## START
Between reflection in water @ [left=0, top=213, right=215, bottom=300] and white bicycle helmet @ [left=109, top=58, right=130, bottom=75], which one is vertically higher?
## END
## START
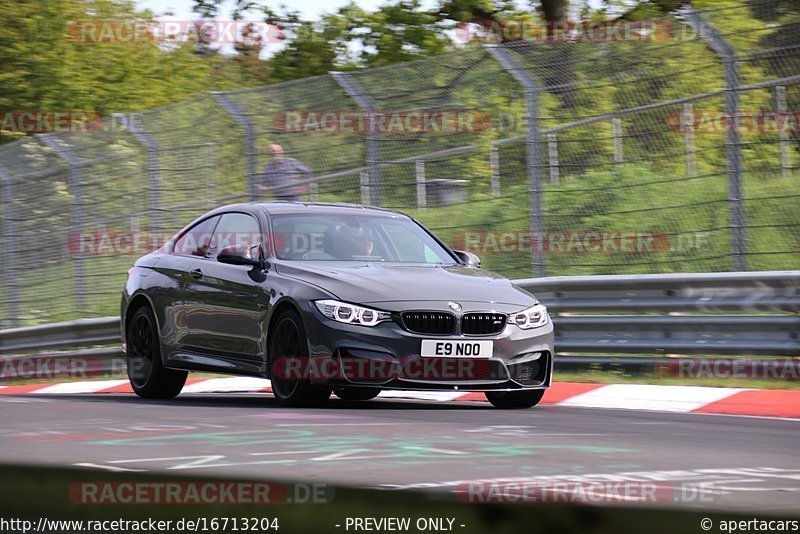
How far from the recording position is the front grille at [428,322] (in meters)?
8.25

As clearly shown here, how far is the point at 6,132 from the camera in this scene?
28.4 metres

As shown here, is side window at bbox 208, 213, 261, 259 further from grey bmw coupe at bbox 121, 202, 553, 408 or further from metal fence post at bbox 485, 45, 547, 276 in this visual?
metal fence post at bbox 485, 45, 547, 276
## END
## START
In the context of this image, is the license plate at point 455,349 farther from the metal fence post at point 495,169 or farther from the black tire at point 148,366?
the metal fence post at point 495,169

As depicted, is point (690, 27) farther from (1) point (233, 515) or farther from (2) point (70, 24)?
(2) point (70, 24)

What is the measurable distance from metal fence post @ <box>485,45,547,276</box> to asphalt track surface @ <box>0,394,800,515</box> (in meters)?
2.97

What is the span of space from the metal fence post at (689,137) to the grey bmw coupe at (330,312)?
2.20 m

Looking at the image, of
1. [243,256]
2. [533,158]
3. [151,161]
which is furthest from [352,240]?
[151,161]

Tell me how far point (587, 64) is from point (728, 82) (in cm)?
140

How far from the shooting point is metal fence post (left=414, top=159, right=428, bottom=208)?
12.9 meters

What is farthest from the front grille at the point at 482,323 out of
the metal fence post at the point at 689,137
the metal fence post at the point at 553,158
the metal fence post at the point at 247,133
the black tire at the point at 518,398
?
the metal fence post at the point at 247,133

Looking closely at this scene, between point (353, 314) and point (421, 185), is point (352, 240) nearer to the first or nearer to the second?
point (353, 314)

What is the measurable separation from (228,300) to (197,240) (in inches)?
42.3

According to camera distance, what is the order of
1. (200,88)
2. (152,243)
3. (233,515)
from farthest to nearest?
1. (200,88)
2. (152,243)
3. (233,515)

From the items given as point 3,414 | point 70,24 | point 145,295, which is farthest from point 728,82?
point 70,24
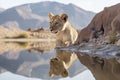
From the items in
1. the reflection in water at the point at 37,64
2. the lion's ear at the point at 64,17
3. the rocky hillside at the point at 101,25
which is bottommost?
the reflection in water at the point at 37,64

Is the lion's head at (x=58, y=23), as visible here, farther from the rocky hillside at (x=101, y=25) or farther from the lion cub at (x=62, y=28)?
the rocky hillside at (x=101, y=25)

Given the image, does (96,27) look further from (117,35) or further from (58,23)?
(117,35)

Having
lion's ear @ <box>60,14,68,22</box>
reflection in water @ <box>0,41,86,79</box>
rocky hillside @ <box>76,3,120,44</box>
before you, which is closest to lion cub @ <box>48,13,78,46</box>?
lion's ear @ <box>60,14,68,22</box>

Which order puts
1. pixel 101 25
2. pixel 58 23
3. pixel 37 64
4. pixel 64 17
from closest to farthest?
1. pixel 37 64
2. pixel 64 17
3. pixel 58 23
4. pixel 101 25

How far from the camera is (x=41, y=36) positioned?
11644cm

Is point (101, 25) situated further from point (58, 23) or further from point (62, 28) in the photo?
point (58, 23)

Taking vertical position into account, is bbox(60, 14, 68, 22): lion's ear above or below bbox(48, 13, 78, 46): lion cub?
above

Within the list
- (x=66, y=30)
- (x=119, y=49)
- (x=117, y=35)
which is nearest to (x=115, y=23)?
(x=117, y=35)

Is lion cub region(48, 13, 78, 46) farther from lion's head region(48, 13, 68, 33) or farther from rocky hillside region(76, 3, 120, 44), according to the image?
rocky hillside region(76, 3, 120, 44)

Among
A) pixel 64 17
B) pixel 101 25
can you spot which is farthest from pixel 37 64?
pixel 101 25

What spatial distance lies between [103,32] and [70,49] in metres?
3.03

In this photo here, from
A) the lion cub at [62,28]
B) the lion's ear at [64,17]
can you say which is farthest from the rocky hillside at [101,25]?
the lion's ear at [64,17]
## END
## YOUR OBJECTIVE:
How many lines in the records above contain the string "here"? Case must match, and the reply should be only the number.

## EXERCISE RESULT:
4